Estreia da diretora Carolina Markowicz em longas, filme contundente e imprevisível revela o lado sombrio de personagens ruralistas a partir da chegada de um forasteiro

Por Andre Guerra

A vida na região onde vive a família de Irene (Maeve Jinkings) é rigorosamente dura, mas, ao que parece, carente de grandes alterações na rotina. Ela trabalha com seu marido, Jairo (Rômulo Braga), na produção caseira de carvão enquanto cuida do patriarca acamado que respira com ajuda de oxigênio e cujo estado de saúde se agrava todos os dias.

Eis que bate à porta, em um dia normal, uma enfermeira que trabalha no posto mais próximo oferecendo uma inesperada proposta para o casal. Após uma chocante decisão, eles passam a dar refúgio a um traficante estrangeiro que, uma vez alojado na casa, muda completamente a dinâmica da família, incluindo o filho pequeno, Jean (Jean de Almeida Costa).

É na virada para o segundo ato que o semblante pacífico de Carvão, em cartaz, longa-metragem de estreia de Carolina Markowicz, dá lugar a uma narrativa de incertezas, que navega num território incomum entre o drama rural realista, a comédia ácida o thriller de relações.

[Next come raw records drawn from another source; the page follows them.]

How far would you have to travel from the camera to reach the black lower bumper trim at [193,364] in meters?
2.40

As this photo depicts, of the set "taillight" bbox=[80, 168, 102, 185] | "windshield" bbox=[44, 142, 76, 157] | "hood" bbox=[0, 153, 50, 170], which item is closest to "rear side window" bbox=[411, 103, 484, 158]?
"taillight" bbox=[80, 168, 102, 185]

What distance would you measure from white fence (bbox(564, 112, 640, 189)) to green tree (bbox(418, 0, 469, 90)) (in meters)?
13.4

As interpretações melancólicas do elenco, sustentado sobretudo por uma Maeve sempre à flor da pele, revelam cena a cena a real intenção de cada um com aquela situação e, de maneira insidiosa, a violência, a discórdia e o desvirtuamento de valores tomam conta de todos eles irremediavelmente. É como se a presença daquele ser estranho — e que não demonstra nenhum prazer em estar ali — corrompesse ainda mais uma instituição familiar já quebrada desde o princípio.

Compondo esse mosaico de personagens estratégicos para tecer seu comentário sobre as fachadas e o que elas escondem, Markowicz conta aqui com algumas figuras célebres e passíveis à desconstrução (a mãe religiosa e durona, o pai trabalhador e caladão, o filho que desobedece, o bandido malicioso) e não tem medo de usar o registro naturalista de sua encenação para revelar as facetas mais sombrias de cada um dos personagens.

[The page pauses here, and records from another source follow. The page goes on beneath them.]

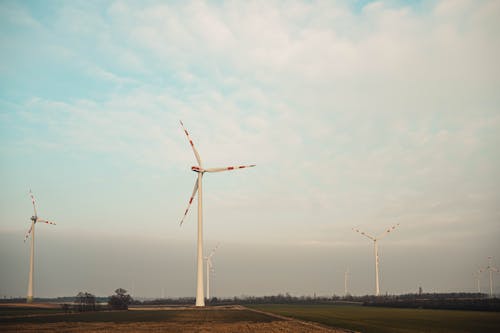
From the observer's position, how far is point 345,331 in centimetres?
5162

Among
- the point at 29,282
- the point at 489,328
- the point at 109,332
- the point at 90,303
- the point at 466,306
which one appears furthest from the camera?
the point at 29,282

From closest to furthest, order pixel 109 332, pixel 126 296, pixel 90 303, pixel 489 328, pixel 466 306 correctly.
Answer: pixel 109 332 < pixel 489 328 < pixel 466 306 < pixel 90 303 < pixel 126 296

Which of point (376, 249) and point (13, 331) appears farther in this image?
point (376, 249)

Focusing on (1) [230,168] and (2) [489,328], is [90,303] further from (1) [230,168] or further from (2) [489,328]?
(2) [489,328]

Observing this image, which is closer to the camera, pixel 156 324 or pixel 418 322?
pixel 156 324

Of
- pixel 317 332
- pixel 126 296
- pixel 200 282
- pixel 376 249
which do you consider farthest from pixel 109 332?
pixel 376 249

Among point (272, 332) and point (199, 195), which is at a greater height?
point (199, 195)

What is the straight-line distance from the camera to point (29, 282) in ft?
545

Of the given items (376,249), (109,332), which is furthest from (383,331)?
(376,249)

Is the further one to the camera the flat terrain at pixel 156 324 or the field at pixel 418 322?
the flat terrain at pixel 156 324

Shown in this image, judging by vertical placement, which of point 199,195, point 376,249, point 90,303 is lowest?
point 90,303

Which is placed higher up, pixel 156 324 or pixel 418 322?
pixel 156 324

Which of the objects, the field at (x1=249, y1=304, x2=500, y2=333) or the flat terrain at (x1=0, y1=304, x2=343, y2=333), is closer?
the field at (x1=249, y1=304, x2=500, y2=333)

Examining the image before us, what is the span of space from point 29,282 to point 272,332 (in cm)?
14256
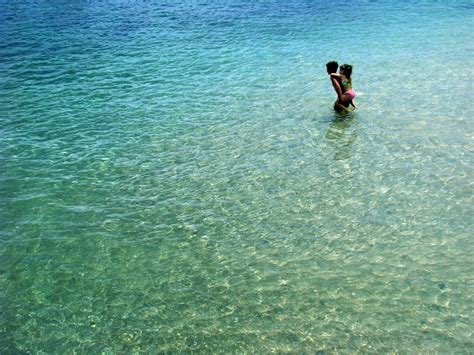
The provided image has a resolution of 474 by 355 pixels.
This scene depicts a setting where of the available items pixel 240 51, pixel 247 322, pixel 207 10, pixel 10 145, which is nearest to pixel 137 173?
pixel 10 145

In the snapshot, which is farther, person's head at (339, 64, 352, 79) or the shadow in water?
person's head at (339, 64, 352, 79)

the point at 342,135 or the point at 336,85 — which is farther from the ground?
the point at 336,85

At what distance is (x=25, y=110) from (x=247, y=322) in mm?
10839

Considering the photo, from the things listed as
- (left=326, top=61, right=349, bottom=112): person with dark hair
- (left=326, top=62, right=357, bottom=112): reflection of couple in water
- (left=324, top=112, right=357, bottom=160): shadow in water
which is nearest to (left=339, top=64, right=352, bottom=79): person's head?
(left=326, top=62, right=357, bottom=112): reflection of couple in water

Essas escolhas arriscadas certamente irão provocar estranhamento ou sensação de inverossimilhança, mas parte da força de Carvão está justamente na falta de pudor com que o roteiro e a direção levam esses protagonistas para as últimas situações que se esperaria de uma família pobre interiorana.

A fragmentação do filme em pequenos blocos de conflito pode ocasionalmente deixá-lo com a aparência de uma junção de pequenos curtas, mas a diretora mantém uma notável coerência visual que preza por um belo equilíbrio entre a brutalidade e a imprevisibilidade da ação.

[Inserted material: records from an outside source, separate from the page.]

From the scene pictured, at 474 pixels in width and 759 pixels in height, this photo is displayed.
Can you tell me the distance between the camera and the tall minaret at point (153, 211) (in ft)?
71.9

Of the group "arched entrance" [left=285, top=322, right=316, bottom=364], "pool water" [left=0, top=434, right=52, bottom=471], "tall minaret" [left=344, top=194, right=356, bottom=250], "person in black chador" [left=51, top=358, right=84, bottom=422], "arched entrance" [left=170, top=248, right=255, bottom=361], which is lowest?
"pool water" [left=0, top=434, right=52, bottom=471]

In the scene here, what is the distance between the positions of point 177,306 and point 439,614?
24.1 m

A câmera frequentemente na mão reforça o lado mais documental do filme enquanto os contrastes da fotografia não escondem uma leve tendência pela romantização. Ao posicionar alguns dos acontecimentos a partir da perspectiva da criança, entretanto, ela demonstra como muito do horror, corrupção e deturpação pode ser experienciado cedo e dentro de casa.

Ainda que consiga estabelecer bem essas desconstruções das aparências, o maior trunfo de Carvão está na autenticidade com a qual Markowicz desenha essa total disfuncionalidade familiar e livra seu projeto de maniqueísmos ou de julgamentos morais, deixando muito para o espectador chegar às suas próprias conclusões. A diretora queima até a raiz tanto a imagem que os personagens fazem de si quanto as convenções de gênero, fazendo de seu trabalho um dos mais corajosos.